QV displays an About dialog when you select QV40 as the current Render Display on the Render Options panel. The About dialog includes a build date for the qv.p file. This tells you which revision of qv.p you're running.

January 21, 2009
A bug in QV caused LightWave to crash on exit when QV was first installed. Although only reported for the 64-bit version, the underlying cause has been fixed in both the 64-bit and 32-bit versions. Thanks to Michael Struck for reporting the problem and testing the fix.
January 16, 2009
QV goes 64-bit! Thanks to Michael Wolf for compiling the x86-64 version and for cleaning up the x64-unfriendly bits of source code.
July 5, 2006
QV's automatic dismissal of LightWave's Render Status panel can now be disabled. After running and exiting LightWave at least once with this build of QV, load QV's config file, qv4.cfg, into a plain text editor and change the 1 to a 0 in the line reading
  CloseRenderStatus 1
June 20, 2006
QV wasn't handling very large pixel values correctly. Using the default white and black points (1.0 and 0.0), pixels with levels greater than 8421504.5 (8.4 million) were clipped to black rather than white. When displaying floating-point pixel values in the status bar, values greater than 1000000.0 (1 million) overflowed the display's text buffer, which could cause a crash. These have been fixed, and the formatting of the value text has been improved.

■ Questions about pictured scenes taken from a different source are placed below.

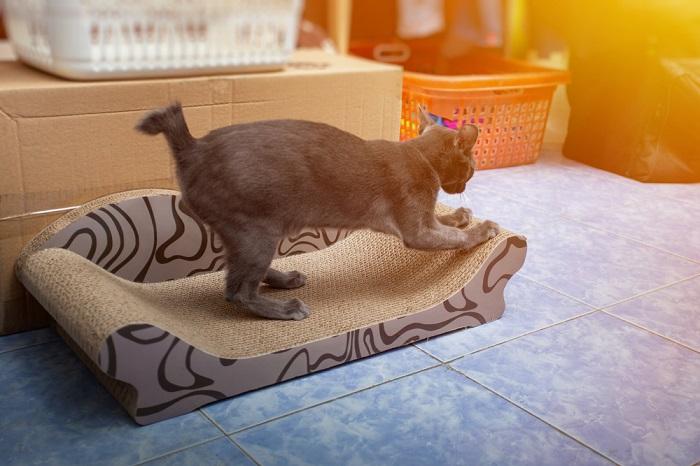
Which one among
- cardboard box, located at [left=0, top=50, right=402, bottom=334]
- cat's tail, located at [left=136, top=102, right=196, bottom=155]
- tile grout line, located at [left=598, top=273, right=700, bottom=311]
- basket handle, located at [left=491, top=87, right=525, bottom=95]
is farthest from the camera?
basket handle, located at [left=491, top=87, right=525, bottom=95]

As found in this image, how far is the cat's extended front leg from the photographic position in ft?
4.51

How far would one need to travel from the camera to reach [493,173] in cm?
251

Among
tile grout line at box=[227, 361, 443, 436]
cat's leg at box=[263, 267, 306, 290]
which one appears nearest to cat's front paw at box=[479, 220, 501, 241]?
tile grout line at box=[227, 361, 443, 436]

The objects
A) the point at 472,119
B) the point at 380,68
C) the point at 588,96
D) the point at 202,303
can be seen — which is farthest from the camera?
the point at 588,96

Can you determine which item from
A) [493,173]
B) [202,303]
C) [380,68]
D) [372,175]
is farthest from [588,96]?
[202,303]

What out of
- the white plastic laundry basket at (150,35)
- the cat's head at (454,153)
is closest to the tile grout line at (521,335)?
the cat's head at (454,153)

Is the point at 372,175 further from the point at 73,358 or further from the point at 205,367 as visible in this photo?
the point at 73,358

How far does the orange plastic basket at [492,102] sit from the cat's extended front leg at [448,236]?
3.29ft

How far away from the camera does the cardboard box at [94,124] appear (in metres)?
1.31

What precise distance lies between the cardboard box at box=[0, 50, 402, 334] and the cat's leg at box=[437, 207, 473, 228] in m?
0.36

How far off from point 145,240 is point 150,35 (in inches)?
15.9

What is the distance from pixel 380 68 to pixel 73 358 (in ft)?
3.05

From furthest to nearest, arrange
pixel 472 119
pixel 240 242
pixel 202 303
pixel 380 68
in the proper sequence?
pixel 472 119 → pixel 380 68 → pixel 202 303 → pixel 240 242

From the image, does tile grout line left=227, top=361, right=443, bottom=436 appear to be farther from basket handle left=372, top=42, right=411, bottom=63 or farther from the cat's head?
basket handle left=372, top=42, right=411, bottom=63
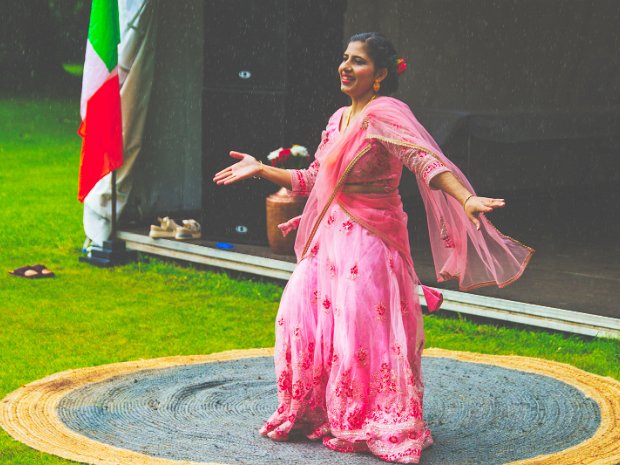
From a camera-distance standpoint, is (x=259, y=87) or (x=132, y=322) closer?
(x=132, y=322)

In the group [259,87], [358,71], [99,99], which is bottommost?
[99,99]

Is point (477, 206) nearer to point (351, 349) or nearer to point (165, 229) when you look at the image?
point (351, 349)

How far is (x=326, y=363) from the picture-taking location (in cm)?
488

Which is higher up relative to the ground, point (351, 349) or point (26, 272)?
point (351, 349)

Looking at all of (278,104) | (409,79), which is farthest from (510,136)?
(278,104)

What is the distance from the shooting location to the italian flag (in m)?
8.72

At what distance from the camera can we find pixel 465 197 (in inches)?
176

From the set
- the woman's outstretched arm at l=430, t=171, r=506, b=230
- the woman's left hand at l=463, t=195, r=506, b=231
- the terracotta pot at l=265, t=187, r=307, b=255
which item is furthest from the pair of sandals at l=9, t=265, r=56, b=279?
the woman's left hand at l=463, t=195, r=506, b=231

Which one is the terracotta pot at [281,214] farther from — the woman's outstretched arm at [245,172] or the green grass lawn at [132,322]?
the woman's outstretched arm at [245,172]

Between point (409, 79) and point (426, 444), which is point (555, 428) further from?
point (409, 79)

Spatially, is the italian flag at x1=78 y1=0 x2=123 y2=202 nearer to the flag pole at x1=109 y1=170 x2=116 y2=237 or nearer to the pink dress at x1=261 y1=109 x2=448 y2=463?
the flag pole at x1=109 y1=170 x2=116 y2=237

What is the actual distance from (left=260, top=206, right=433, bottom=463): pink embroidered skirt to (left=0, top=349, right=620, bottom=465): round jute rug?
0.10m

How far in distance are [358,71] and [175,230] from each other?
4.61m

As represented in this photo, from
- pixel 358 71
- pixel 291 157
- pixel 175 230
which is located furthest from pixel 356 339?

Also, because the name of the Render Status window in LightWave 9.0 has changed, this build of QV takes some additional steps necessary in 9.0 to find and automatically close it. Thanks to Ken Nign for discovering and reporting these issues and for testing the new build.

September 2, 2005
Some people reported that the .zip file of the August 27 build was corrupt. The file itself was OK, but it appears that, merely by chance, it contained a sequence of bytes that triggered EOL (end-of-line) translation during downloading, something that should only happen to text files. By slightly swizzling the source code, I've produced a .zip file that doesn't do this.
August 27, 2005
The frame number has been added to the information displayed on the Notes tab of the Notes and Settings dialog. It's now the first line of text added to the Notes field by the Scene Info button. Thanks to Mitch Rosefelt for pointing out the usefulness of this information.
August 1, 2005
After the initial release of QV 4 (build date June 9, 2005), two bugs were found.
  1. If your task bar was anywhere other than at the bottom of your desktop, QV's window would open at strange sizes and positions.
  2. QV didn't load all of the settings in its config file.

These have been fixed. Thanks to James Jones and Panikos Christophorou for finding them and testing the update.